━━ RECORDED DATA
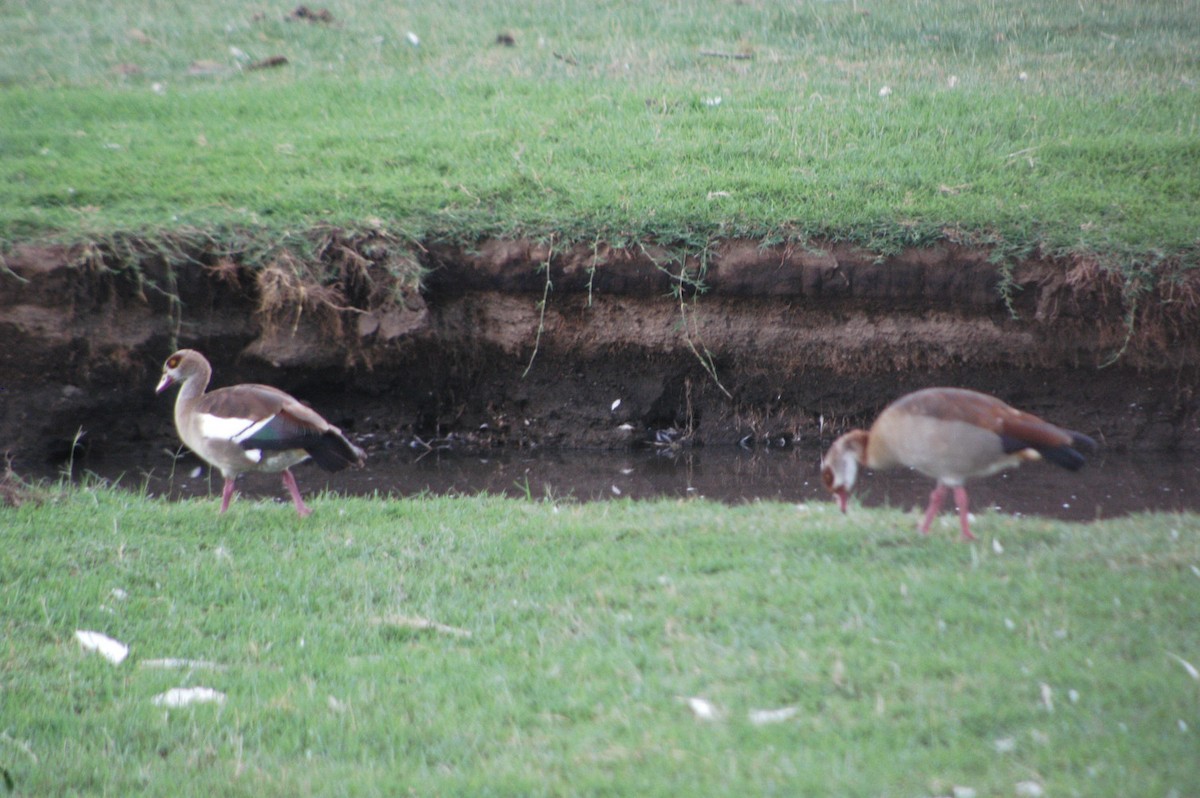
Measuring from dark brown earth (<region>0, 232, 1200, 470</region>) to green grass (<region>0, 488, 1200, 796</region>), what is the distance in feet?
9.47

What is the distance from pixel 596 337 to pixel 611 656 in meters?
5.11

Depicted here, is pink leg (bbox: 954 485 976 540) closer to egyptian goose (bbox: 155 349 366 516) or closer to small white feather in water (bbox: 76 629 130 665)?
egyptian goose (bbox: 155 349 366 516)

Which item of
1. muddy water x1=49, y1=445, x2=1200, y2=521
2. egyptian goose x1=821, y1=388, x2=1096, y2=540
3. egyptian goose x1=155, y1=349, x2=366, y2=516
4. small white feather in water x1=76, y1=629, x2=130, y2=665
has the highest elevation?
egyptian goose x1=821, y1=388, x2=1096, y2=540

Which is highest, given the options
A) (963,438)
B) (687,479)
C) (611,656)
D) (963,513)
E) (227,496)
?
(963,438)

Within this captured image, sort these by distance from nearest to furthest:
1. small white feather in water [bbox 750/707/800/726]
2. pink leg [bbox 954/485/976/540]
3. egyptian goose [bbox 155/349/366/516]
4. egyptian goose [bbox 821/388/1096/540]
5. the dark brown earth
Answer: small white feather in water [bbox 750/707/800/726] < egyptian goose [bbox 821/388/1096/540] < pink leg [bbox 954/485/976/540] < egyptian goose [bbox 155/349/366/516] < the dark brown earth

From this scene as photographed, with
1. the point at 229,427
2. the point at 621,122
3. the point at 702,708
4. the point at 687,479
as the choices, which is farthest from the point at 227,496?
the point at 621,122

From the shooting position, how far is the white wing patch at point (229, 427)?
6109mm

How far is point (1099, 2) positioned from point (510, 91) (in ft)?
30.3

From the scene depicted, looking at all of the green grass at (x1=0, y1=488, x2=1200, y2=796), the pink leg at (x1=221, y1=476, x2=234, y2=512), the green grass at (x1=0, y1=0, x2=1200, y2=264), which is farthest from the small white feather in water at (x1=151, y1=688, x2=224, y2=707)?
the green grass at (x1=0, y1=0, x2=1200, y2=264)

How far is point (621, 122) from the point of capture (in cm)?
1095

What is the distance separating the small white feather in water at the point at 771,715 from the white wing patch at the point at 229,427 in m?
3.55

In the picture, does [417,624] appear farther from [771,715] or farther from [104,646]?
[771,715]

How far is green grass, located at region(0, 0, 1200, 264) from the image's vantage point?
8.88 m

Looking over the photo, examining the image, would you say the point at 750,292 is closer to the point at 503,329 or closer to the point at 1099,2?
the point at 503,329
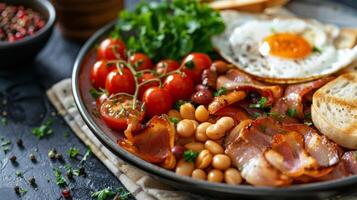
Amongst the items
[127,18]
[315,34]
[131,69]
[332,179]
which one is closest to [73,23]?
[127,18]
━━━━
* [EXERCISE DETAILS]: Retype all of the records above word for word, leaving out the pictures.

* [FULL SOLUTION]:
Measuring from dark brown earth (<region>0, 232, 1200, 470</region>) to green grass (<region>0, 488, 1200, 796</region>), what is the distance in feet?
9.47

What is the distance from pixel 596 337 to pixel 611 656 in meters?
5.11

Depicted here, is pink leg (bbox: 954 485 976 540) closer to egyptian goose (bbox: 155 349 366 516) or closer to small white feather in water (bbox: 76 629 130 665)?
egyptian goose (bbox: 155 349 366 516)

Which item of
1. muddy water x1=49, y1=445, x2=1200, y2=521
2. egyptian goose x1=821, y1=388, x2=1096, y2=540
3. egyptian goose x1=155, y1=349, x2=366, y2=516
4. small white feather in water x1=76, y1=629, x2=130, y2=665
has the highest elevation?
egyptian goose x1=821, y1=388, x2=1096, y2=540

Which is highest, given the options
A) (963,438)
B) (687,479)
C) (611,656)
D) (963,513)
E) (227,496)
?
(963,438)

Within this captured image, sort these by distance from nearest to furthest:
1. small white feather in water [bbox 750/707/800/726]
2. pink leg [bbox 954/485/976/540]
3. egyptian goose [bbox 155/349/366/516]
4. egyptian goose [bbox 821/388/1096/540]
5. the dark brown earth
Answer: small white feather in water [bbox 750/707/800/726] < egyptian goose [bbox 821/388/1096/540] < pink leg [bbox 954/485/976/540] < egyptian goose [bbox 155/349/366/516] < the dark brown earth

From this scene as photographed, with
1. the point at 229,427
2. the point at 621,122
3. the point at 702,708
4. the point at 687,479
as the choices, which is farthest from the point at 227,496?
the point at 621,122

From the shooting position, how far is the white wing patch at point (229, 427)?
6109mm

How far is point (1099, 2) positioned from point (510, 91) (in ft)?
30.3

From the scene depicted, looking at all of the green grass at (x1=0, y1=488, x2=1200, y2=796), the pink leg at (x1=221, y1=476, x2=234, y2=512), the green grass at (x1=0, y1=0, x2=1200, y2=264), which is farthest from the small white feather in water at (x1=151, y1=688, x2=224, y2=707)?
the green grass at (x1=0, y1=0, x2=1200, y2=264)

How far is point (621, 122) from the point of capture (in cm)?
1095

What is the distance separating the small white feather in water at the point at 771,715 from the white wing patch at the point at 229,427 in m?
3.55

In the picture, does [417,624] appear farther from [771,715] or farther from [104,646]?
[771,715]

How far is green grass, located at region(0, 0, 1200, 264) from the image's vantage point?
8.88 m

Looking over the photo, examining the image, would you say the point at 750,292 is closer to the point at 503,329 or closer to the point at 1099,2?
the point at 503,329
Amongst the items
[127,18]
[315,34]
[131,69]
[332,179]
which one is closest to [73,23]?
[127,18]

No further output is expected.